== Segment start ==

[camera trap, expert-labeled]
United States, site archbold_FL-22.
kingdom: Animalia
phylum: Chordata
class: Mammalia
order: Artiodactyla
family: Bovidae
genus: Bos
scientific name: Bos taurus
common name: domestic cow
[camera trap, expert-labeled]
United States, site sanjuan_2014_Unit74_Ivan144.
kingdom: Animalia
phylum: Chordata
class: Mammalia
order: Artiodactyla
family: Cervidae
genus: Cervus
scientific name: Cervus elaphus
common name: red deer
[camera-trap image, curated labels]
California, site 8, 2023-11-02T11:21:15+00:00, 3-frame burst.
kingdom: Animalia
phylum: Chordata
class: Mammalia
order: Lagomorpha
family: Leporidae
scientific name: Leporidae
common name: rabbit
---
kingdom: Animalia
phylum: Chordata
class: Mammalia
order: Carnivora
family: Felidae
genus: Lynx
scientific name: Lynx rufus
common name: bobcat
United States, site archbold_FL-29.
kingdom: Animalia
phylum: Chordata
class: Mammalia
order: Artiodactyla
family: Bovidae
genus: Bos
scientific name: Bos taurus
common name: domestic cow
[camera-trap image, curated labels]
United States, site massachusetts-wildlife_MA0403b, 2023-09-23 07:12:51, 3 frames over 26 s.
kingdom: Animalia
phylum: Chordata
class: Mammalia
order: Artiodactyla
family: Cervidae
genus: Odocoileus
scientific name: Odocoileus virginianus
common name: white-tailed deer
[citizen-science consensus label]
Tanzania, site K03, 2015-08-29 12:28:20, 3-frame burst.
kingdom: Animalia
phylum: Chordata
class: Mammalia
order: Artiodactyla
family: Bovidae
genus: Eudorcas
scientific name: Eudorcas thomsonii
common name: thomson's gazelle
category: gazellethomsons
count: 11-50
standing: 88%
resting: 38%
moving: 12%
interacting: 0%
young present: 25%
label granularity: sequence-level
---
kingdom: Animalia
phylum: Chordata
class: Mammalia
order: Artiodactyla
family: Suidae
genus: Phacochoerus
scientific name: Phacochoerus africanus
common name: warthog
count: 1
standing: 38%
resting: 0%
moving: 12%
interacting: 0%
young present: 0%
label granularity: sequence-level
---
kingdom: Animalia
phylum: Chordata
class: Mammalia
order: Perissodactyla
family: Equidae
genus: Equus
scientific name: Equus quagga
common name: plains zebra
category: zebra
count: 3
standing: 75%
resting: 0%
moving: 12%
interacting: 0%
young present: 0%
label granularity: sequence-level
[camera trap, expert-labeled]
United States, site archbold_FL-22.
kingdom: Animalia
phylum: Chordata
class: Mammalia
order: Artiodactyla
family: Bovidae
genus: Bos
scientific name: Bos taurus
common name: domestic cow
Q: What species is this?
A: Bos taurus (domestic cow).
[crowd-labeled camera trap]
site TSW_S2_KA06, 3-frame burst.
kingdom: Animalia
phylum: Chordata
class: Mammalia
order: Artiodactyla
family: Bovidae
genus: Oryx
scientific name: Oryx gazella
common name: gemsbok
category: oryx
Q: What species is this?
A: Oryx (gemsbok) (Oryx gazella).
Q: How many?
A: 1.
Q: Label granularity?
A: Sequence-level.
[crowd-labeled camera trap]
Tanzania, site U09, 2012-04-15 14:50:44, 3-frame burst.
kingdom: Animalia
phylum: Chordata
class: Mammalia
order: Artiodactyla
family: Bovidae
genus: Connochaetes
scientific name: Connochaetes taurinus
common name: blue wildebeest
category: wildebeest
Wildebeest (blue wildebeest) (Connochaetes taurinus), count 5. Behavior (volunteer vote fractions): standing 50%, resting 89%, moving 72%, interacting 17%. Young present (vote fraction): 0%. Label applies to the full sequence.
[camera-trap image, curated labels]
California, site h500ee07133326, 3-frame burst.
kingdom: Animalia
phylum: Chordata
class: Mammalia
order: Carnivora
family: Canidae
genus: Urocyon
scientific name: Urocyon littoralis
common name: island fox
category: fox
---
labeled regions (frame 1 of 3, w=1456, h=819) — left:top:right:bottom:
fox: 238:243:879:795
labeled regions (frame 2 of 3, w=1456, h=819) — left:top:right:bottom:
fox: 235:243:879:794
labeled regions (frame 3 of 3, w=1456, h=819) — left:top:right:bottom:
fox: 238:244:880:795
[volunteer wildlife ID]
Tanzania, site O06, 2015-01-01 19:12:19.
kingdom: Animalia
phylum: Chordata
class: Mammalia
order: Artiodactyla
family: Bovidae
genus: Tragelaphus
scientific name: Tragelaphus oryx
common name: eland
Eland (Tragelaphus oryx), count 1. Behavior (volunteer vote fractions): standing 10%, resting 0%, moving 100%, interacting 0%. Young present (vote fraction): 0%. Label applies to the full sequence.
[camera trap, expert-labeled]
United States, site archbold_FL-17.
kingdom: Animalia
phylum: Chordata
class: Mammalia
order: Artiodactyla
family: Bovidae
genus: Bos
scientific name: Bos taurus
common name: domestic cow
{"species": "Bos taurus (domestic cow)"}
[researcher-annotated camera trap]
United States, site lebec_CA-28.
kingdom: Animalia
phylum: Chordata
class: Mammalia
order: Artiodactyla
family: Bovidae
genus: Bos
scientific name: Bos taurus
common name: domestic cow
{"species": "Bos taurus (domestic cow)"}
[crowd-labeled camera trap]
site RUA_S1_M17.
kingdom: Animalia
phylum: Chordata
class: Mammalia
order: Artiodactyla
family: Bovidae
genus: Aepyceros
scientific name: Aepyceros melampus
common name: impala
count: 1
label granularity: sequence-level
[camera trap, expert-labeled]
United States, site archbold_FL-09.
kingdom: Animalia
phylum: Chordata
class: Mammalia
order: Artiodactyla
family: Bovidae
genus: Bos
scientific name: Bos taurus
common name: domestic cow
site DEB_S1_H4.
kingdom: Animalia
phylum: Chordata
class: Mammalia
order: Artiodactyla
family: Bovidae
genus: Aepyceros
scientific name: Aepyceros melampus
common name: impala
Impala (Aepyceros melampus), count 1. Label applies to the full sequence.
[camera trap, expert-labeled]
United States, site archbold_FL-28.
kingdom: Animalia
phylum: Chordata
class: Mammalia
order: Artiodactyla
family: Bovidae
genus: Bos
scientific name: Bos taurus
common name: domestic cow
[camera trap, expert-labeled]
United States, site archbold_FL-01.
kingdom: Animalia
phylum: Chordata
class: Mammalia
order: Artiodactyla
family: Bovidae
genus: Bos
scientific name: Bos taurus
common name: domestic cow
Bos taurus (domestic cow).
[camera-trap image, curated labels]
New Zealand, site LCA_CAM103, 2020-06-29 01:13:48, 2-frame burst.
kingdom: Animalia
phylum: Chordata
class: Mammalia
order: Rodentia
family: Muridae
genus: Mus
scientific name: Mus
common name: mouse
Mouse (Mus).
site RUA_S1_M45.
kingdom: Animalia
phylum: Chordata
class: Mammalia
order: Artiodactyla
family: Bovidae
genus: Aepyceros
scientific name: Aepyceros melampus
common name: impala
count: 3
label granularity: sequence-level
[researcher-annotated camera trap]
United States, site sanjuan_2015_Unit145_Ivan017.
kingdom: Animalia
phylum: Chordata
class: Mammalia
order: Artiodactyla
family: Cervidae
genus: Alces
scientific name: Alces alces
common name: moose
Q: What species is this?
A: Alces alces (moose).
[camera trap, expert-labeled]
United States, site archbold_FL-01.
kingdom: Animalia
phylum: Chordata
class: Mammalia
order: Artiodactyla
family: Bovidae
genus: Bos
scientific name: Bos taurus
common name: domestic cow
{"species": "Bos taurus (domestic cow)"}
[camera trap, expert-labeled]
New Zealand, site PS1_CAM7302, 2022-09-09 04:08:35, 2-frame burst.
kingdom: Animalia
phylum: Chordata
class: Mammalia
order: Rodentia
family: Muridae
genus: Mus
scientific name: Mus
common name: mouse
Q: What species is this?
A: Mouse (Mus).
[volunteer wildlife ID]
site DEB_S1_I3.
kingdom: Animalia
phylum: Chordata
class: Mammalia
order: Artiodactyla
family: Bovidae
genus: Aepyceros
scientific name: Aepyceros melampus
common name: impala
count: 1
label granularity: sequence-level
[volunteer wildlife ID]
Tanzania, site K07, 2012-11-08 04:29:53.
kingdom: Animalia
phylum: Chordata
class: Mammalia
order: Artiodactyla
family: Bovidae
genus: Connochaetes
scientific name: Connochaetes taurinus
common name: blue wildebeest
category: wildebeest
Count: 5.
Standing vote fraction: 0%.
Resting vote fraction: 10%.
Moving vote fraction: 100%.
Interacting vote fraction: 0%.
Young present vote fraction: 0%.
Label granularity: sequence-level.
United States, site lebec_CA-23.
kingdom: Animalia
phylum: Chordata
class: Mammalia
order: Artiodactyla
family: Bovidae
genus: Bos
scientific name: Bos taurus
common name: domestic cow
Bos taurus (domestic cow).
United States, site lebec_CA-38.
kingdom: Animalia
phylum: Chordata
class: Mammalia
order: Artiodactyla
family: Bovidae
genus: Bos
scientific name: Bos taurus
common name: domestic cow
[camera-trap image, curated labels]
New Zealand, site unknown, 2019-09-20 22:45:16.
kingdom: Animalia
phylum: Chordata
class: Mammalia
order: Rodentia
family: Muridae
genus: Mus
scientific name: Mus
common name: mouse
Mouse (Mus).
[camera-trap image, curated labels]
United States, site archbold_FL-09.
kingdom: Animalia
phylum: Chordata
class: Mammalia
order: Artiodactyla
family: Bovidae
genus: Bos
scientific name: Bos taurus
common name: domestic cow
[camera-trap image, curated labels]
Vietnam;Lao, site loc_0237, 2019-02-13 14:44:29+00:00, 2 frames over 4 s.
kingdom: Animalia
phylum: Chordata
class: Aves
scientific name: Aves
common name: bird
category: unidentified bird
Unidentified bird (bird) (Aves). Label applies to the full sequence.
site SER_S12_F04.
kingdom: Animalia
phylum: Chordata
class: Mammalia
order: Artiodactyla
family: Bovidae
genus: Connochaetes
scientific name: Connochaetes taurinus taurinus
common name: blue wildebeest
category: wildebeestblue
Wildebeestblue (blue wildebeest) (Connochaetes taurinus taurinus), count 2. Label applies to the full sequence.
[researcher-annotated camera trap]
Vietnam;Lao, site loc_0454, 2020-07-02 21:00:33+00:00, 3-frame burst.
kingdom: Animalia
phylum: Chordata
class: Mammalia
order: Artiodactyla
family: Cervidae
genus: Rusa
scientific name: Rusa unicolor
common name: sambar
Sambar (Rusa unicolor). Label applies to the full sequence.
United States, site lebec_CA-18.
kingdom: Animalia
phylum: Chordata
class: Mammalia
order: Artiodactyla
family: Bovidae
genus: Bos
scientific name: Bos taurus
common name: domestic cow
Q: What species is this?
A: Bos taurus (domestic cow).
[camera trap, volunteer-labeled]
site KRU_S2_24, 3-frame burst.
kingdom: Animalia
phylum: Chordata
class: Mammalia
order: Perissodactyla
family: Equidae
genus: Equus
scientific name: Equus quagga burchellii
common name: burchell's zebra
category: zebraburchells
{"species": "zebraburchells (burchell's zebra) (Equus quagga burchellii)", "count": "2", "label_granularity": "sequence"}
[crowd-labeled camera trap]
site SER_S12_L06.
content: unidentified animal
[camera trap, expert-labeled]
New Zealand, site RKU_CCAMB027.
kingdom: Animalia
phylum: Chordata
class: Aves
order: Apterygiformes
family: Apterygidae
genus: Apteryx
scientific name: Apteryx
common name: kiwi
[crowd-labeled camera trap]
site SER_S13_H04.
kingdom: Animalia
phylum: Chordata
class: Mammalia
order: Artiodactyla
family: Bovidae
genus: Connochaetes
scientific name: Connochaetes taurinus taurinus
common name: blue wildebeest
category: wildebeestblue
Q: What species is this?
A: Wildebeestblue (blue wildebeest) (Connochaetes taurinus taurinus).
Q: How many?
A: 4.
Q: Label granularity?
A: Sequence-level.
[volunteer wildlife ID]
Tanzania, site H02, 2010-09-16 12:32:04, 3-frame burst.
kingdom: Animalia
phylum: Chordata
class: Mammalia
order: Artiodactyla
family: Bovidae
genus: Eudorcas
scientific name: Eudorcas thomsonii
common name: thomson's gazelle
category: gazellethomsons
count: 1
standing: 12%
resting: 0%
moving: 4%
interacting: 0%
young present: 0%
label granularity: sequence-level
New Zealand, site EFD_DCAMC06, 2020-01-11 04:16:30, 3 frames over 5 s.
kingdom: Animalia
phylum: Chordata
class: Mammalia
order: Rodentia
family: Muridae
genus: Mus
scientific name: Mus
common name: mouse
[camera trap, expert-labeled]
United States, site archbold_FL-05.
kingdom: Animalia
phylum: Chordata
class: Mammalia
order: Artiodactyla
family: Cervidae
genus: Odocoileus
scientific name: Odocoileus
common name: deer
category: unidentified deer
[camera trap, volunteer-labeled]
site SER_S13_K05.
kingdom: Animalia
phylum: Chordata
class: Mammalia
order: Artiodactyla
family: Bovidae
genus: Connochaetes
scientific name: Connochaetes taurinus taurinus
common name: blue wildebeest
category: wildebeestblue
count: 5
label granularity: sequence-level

== Segment end ==

Keep to the lines above, from the first one through the line where "common name: bobcat" appears, and copy them exactly.

▸ **Response area**
[camera trap, expert-labeled]
United States, site archbold_FL-22.
kingdom: Animalia
phylum: Chordata
class: Mammalia
order: Artiodactyla
family: Bovidae
genus: Bos
scientific name: Bos taurus
common name: domestic cow
[camera trap, expert-labeled]
United States, site sanjuan_2014_Unit74_Ivan144.
kingdom: Animalia
phylum: Chordata
class: Mammalia
order: Artiodactyla
family: Cervidae
genus: Cervus
scientific name: Cervus elaphus
common name: red deer
[camera-trap image, curated labels]
California, site 8, 2023-11-02T11:21:15+00:00, 3-frame burst.
kingdom: Animalia
phylum: Chordata
class: Mammalia
order: Lagomorpha
family: Leporidae
scientific name: Leporidae
common name: rabbit
---
kingdom: Animalia
phylum: Chordata
class: Mammalia
order: Carnivora
family: Felidae
genus: Lynx
scientific name: Lynx rufus
common name: bobcat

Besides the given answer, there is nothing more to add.